I always hate when people say something is “like catching lightning in a bottle.” I get it’s meant as a compliment, but to me, it evokes a sense of luck — a once-in-a-lifetime sort of sentiment that downplays the labour that crafting a true work of art demands. The time, the minds, the love… all of which a game like Clair Obscur: Expedition 33 (2025) (Ex33) is so evidently brimming with.
And alright, this isn’t unique to video games, but Sandfall Interactive has created something so evidently beyond just a game. This turn-based, spiritual successor to the JRPG genre, serves as a deeply literary exploration of love, loss, and the impossibility of rewriting the past. From its art direction to its sound design, to the sucker–punch twists, I’d call Ex33 a modern-day masterpiece — and critics are falling over themselves agreeing with me. So, an indie studio comes out of nowhere, produces something extraordinary, and still people chalk it up to luck, rather than the cultivated passion and skill behind it.

Let’s uncork the lightning, then, and break down why Ex33 resonates so strongly for me.
From the very beginning, your fellow expeditioners drive home messages such as “when one falls, we continue,” “tomorrow comes,” and that everything you do is “for those who come after.” At first, these mantras fit neatly within the idea that you’re working to save the world — each small breakthrough paving the way for the next expedition. But once the story reveals itself as an elaborate coping mechanism built by a grieving family, those messages are recontextualized.

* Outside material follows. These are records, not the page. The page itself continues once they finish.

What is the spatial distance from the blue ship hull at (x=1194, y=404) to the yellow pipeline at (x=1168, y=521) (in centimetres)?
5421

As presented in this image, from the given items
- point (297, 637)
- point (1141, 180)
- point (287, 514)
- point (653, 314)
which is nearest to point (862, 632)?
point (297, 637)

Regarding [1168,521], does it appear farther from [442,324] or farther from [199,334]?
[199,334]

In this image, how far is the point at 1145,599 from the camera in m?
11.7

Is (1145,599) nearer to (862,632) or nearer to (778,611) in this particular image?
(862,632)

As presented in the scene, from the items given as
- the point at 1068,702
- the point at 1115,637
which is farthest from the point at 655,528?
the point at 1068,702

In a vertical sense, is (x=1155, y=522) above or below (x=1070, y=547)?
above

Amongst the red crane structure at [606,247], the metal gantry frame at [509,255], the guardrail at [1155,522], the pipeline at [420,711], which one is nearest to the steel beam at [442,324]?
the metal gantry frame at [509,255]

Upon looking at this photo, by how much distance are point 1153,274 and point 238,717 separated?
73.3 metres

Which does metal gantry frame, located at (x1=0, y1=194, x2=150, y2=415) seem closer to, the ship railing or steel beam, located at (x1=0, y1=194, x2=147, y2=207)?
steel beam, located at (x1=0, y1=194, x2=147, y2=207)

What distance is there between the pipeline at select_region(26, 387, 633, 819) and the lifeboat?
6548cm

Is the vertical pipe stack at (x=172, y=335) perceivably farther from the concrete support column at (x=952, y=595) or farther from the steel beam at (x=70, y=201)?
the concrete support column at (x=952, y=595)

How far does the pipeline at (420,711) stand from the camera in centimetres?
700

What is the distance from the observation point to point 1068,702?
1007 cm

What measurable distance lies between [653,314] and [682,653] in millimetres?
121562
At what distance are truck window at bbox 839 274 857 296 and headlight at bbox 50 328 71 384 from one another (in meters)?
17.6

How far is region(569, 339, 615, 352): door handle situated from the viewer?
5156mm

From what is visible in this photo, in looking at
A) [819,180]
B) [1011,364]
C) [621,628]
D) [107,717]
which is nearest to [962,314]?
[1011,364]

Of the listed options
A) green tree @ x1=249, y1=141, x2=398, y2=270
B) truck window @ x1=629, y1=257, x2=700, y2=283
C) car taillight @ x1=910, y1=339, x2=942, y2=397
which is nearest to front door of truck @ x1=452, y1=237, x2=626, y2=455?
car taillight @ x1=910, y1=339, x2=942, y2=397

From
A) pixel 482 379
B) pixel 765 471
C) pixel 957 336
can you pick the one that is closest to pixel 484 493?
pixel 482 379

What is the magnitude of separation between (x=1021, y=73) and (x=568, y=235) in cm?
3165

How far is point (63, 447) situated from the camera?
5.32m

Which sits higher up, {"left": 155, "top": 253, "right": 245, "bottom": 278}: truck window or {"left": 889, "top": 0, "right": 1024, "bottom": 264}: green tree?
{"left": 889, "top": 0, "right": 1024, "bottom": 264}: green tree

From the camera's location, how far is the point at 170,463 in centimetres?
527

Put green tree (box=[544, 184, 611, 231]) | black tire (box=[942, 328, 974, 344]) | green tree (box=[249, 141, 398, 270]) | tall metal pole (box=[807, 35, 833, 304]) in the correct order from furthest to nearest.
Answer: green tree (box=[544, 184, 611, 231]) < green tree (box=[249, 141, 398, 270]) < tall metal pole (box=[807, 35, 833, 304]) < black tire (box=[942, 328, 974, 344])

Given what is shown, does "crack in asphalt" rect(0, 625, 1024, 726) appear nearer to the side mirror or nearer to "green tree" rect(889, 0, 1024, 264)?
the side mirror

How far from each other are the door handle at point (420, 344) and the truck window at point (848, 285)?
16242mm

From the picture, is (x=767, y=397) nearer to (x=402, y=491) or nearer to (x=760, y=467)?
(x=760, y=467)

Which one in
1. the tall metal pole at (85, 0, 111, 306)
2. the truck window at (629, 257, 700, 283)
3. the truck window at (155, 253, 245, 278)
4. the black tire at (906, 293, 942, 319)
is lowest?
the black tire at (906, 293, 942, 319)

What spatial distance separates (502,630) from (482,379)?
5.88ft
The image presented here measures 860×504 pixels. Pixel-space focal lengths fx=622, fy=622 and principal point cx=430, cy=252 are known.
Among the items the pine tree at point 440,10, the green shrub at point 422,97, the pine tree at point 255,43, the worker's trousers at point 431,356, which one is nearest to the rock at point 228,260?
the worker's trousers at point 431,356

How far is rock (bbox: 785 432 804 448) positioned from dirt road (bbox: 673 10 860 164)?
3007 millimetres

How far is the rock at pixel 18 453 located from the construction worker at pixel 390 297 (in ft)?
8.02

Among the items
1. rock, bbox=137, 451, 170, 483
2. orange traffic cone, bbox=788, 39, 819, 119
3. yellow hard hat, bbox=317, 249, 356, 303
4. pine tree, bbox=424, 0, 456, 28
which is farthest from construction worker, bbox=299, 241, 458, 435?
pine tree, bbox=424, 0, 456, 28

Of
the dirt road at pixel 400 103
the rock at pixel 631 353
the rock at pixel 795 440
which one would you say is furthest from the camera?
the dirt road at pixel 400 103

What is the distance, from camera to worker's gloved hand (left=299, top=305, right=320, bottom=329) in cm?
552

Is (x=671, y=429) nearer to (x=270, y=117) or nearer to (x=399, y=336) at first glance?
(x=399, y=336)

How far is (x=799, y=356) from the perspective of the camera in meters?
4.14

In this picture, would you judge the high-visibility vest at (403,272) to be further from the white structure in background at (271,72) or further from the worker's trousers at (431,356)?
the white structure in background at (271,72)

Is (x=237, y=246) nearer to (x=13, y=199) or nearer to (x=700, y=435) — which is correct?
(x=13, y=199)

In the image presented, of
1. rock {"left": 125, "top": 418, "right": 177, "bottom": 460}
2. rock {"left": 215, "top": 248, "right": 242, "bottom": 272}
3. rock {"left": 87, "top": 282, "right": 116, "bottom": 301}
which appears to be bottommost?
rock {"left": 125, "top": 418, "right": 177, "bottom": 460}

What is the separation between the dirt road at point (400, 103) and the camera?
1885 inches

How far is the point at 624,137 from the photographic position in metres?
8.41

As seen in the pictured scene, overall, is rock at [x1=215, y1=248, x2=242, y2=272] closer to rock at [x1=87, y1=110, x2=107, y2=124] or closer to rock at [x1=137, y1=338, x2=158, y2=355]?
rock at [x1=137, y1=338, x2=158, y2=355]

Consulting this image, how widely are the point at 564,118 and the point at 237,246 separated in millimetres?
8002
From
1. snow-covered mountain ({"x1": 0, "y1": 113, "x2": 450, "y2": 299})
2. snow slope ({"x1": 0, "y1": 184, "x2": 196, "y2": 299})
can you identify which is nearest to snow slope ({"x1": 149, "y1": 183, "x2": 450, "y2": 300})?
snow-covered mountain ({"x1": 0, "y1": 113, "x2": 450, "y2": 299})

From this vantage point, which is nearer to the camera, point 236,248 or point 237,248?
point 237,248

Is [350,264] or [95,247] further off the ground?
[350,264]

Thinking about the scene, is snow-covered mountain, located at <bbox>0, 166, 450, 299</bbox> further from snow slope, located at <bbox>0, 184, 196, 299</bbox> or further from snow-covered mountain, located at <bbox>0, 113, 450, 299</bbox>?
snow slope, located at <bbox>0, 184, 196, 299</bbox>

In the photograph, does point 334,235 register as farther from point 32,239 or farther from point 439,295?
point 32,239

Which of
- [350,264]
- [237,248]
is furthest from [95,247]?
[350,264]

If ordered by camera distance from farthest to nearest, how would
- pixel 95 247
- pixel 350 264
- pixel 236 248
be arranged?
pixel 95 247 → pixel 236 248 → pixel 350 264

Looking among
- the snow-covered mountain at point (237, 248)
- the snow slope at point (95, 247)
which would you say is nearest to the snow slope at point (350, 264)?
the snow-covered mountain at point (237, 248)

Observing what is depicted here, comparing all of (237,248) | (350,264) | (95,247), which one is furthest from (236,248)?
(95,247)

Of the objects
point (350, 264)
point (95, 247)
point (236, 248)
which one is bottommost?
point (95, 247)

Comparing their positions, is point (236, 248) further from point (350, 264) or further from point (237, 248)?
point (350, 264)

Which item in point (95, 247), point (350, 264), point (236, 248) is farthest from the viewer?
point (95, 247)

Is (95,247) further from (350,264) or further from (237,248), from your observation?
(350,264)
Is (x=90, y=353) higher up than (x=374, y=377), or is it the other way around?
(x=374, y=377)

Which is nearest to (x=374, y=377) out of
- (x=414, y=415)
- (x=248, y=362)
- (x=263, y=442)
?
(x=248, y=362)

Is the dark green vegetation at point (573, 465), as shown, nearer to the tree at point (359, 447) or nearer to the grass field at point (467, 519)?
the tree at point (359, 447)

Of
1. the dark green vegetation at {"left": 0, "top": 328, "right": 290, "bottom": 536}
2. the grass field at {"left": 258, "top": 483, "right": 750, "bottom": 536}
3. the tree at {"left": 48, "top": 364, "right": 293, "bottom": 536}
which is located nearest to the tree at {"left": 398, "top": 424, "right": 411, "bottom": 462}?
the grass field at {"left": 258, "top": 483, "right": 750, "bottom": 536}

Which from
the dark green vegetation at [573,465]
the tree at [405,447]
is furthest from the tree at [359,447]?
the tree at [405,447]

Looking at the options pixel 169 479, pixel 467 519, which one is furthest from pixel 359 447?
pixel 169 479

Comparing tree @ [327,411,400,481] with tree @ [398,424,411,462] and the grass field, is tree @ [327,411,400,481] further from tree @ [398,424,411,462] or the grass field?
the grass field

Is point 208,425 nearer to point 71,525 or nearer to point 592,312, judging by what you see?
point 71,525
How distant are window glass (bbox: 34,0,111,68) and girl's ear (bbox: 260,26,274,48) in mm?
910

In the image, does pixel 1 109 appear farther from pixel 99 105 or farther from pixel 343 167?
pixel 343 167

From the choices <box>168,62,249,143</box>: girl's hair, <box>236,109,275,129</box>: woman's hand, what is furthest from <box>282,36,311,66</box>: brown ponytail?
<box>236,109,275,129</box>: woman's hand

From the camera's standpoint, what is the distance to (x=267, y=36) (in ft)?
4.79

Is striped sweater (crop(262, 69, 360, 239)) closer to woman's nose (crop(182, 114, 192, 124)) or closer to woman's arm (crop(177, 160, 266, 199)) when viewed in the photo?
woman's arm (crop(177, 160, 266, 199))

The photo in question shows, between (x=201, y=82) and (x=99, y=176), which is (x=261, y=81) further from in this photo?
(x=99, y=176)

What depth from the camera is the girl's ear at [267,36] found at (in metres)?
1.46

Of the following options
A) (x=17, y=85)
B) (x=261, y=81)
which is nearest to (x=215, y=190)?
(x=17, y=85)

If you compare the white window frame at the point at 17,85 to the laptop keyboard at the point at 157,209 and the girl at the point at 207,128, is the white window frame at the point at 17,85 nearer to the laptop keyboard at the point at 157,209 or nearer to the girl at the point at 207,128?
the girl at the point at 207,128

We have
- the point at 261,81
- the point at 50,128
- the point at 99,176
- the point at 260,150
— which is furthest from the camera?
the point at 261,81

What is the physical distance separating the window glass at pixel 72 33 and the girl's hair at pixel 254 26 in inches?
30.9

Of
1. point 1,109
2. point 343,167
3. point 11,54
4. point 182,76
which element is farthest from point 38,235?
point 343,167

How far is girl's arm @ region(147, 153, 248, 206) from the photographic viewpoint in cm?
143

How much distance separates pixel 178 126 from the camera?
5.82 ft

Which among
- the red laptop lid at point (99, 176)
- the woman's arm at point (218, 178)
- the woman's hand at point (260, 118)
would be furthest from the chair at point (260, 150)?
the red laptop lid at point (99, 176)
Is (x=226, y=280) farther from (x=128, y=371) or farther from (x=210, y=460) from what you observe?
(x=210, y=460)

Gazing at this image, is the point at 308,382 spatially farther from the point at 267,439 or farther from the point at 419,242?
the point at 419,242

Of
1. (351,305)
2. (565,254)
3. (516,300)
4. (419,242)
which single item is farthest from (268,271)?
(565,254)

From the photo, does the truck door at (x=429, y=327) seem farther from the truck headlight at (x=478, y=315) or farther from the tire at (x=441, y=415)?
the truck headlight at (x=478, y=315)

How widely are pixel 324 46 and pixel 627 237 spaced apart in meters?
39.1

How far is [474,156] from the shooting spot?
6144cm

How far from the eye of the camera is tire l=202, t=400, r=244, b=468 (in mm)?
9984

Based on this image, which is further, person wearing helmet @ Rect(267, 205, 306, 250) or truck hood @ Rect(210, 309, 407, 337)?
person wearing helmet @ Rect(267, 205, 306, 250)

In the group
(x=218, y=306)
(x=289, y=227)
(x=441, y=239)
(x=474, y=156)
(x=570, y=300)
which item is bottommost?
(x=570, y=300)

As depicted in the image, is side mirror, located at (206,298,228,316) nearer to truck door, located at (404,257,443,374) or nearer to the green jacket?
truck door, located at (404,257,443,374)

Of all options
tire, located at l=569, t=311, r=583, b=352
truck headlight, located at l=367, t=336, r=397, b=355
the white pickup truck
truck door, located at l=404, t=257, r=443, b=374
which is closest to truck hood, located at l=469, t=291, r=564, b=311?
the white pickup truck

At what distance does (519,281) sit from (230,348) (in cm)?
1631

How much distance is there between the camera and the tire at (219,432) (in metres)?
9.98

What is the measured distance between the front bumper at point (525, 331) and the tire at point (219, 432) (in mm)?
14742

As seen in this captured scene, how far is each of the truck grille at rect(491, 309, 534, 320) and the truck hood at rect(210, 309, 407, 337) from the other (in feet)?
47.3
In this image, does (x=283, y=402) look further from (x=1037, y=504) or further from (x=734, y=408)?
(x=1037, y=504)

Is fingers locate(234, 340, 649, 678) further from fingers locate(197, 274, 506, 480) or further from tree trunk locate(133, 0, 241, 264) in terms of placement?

The Dessendre family is shattered by the death of a son in a house fire — a tragedy for which their daughter is blamed. In their denial, they construct entire worlds, retreating into the painted reality of the canvas where the game unfolds. As long as that world exists, they don’t have to face each other or the truth of what happened. But eventually they are forced to confront their past, navigate guilt, and reconcile. The player is looped into the intense sense of loss, pushed to grapple with philosophical quandaries, like whether the canvas and its inhabitants are sentient beings worth saving, or whether erasing that world is justified if it’s the only way for the Dessendre family to move forward. Even this brief summary raises a deeper question: when grief is all-consuming, and living in the comfort of ignorance is a real and appealing option, is moving on truly possible?
Along the way, the characters — their humour, relationships, and internal conflicts — pull at the heartstrings and make it clear how their struggles have led them here, making the choice to move forward hard to commit to. In a world of palimpsestic narratives, and nesting-doll realities, deciding where to draw the line, what counts as real, had me pulling out hairs. The characters of the canvas feel real to me, and I am too emotionally attached to cast them aside — yet keeping them means preventing the Dessendre family from healing.
This exploration of grief — how we move forward, leave the world better than we found it, and honour the dead — is accompanied by stunning design work, enticing gameplay, and a generational score. Together, they create an experience that’s been sweeping awards shows, and one I doubt could be as well achieved in any other medium. But is it lightning in a bottle? A once-in-a-lifetime achievement? I sure hope not. Imagining a future where nothing matches up to Ex33 feels impossible, because it’s shown just how far experimental storytelling can go. There will be other great stories in the meantime, and I have no idea what Sandfall Interactive has in store, but I’m waiting with bated breath.